Le SFPQ lance une campagne médiatique sans précédent pour contrer le projet de loi

Le SFPQ considère que la création d’une telle agence entrainera inévitablement un risque accru de collusion et de conflits d’intérêts. Or, rappelle le Syndicat, au cours des derniers mois, les citoyens ont été à même de constater les risques reliés à l’intrusion du secteur privé dans les affaires de l’État.

Le SFPQ occupera l’espace médiatique au cours des trois prochaines semaines afin de mettre en garde la population contre la transformation du ministère du Revenu du Québec en une agence hors fonction publique. Cette campagne publicitaire se déploiera à la télé, à la radio et dans les journaux. Le Syndicat a fait appel au personnage de Bob Cashflow, interprété par l’humoriste François Léveillé. En tant qu’homme d’affaires à la morale douteuse, il démontre, dans la publicité, un intérêt pécuniaire face à la transformation du ministère du Revenu du Québec en une agence hors de la fonction publique.

« Nous devions utiliser une image forte pour sensibiliser la population à ce projet de loi. Nous souhaitons mettre en garde les citoyens contre d’éventuels dérapages associés à la création d’une telle agence dirigée par un conseil d’administration issu en partie du secteur privé et qui aura en main des données ultra-confidentielles émanant de l’impôt. Si Bob Cashflow s’y intéresse, ce n’est pas bon signe pour les contribuables », explique Lucie Martineau, présidente générale du SFPQ.
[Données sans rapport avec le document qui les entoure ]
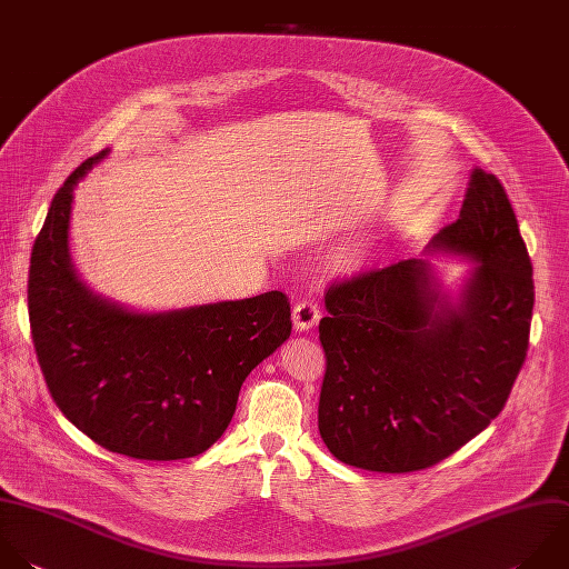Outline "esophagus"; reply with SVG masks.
Wrapping results in <instances>:
<instances>
[{"label": "esophagus", "instance_id": "1", "mask_svg": "<svg viewBox=\"0 0 569 569\" xmlns=\"http://www.w3.org/2000/svg\"><path fill=\"white\" fill-rule=\"evenodd\" d=\"M320 320V307L313 300H300L293 307V327L296 331H309Z\"/></svg>", "mask_w": 569, "mask_h": 569}]
</instances>
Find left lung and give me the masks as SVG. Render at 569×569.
I'll list each match as a JSON object with an SVG mask.
<instances>
[{"mask_svg": "<svg viewBox=\"0 0 569 569\" xmlns=\"http://www.w3.org/2000/svg\"><path fill=\"white\" fill-rule=\"evenodd\" d=\"M438 254L470 262L456 288ZM325 305L327 449L385 473L451 456L500 413L527 353L531 262L502 184L473 167L458 220L420 258L336 284Z\"/></svg>", "mask_w": 569, "mask_h": 569, "instance_id": "1", "label": "left lung"}]
</instances>
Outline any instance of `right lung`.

Le SFPQ considère que la création d’une telle agence entrainera inévitablement un risque accru de collusion et de conflits d’intérêts. Or, rappelle le Syndicat, au cours des derniers mois, les citoyens ont été à même de constater les risques reliés à l’intrusion du secteur privé dans les affaires de l’État. « On n’a qu’à penser au favoritisme dans le dossier des garderies, aux contrats de déneigement octroyés sans appels d’offres à une compagnie d’un ex-ministre, cette fois, c’est la porte du fisc que le gouvernement Charest veut ouvrir au privé, et ce, malgré tous les risques que cela comporte pour l’intégrité et la confidentialité », constate madame Martineau.
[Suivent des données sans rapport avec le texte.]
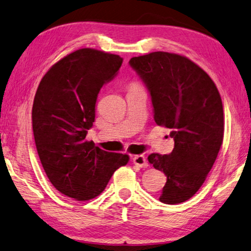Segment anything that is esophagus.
Instances as JSON below:
<instances>
[{
	"mask_svg": "<svg viewBox=\"0 0 251 251\" xmlns=\"http://www.w3.org/2000/svg\"><path fill=\"white\" fill-rule=\"evenodd\" d=\"M133 163L136 165V166L141 167V168H146L148 167V163L144 155H136L133 158Z\"/></svg>",
	"mask_w": 251,
	"mask_h": 251,
	"instance_id": "34e87169",
	"label": "esophagus"
}]
</instances>
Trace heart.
<instances>
[{"label": "heart", "mask_w": 251, "mask_h": 251, "mask_svg": "<svg viewBox=\"0 0 251 251\" xmlns=\"http://www.w3.org/2000/svg\"><path fill=\"white\" fill-rule=\"evenodd\" d=\"M134 86H136V85H134Z\"/></svg>", "instance_id": "b5f03b06"}]
</instances>
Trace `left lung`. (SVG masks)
Here are the masks:
<instances>
[{
  "instance_id": "8db88e82",
  "label": "left lung",
  "mask_w": 251,
  "mask_h": 251,
  "mask_svg": "<svg viewBox=\"0 0 251 251\" xmlns=\"http://www.w3.org/2000/svg\"><path fill=\"white\" fill-rule=\"evenodd\" d=\"M129 65L150 92L156 124L171 129L175 142L171 154L148 156L167 177L159 201L184 202L203 184L223 144L219 92L205 71L181 55L152 52L130 58Z\"/></svg>"
}]
</instances>
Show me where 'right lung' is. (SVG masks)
<instances>
[{
    "label": "right lung",
    "mask_w": 251,
    "mask_h": 251,
    "mask_svg": "<svg viewBox=\"0 0 251 251\" xmlns=\"http://www.w3.org/2000/svg\"><path fill=\"white\" fill-rule=\"evenodd\" d=\"M122 63L120 55L77 50L50 67L34 97L33 133L42 166L55 188L75 201L99 196L114 172L129 160L85 139L100 88Z\"/></svg>",
    "instance_id": "right-lung-1"
}]
</instances>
La création de cette agence entrainera une sortie de la Loi de la fonction publique et donc une perte d’impartialité et d’imputabilité, estime le SFPQ. Selon le projet de loi déposé à l’Assemblée nationale, une partie du contrôle des activités sera confiée à un conseil d’administration. Il est clairement indiqué que les membres de ce conseil pourront être temporairement en conflits d’intérêts. L’Agence pourra également sous-traiter les services, même pour percevoir les impôts, tarifer ses services, rémunérer du personnel à la commission ou octroyer des primes au rendement.

L’exemple américain Selon les recherches effectuées par le SFPQ, certaines activités d’agences similaires, aux États-Unis entre autres, ont été privatisées. Cette situation, qui soulève plusieurs questions éthiques, pourrait se retrouver au Québec (voir les publicités de l’Agence du revenu de la Pennsylvanie au : www.pataxpayup.com). Contrairement à un ministère qui a souci d’équité entre les contribuables et les entreprises, l’agence aura un objectif de profitabilité. Le projet de loi prévoit qu’elle pourra conserver les surplus. « Revenu Québec existe pour percevoir les taxes et les impôts des contribuables et des entreprises, pas pour faire des profits ! rappelle Lucie Martineau. Nous craignons qu’un conseil d’administration ou que d’éventuels sous-traitants choisissent de s’attaquer à des cibles faciles rapportant de l’argent rapidement comme les citoyens plutôt que de se lancer dans des opérations plus ardues afin de récupérer les sommes magistrales qui se cachent dans les paradis fiscaux ».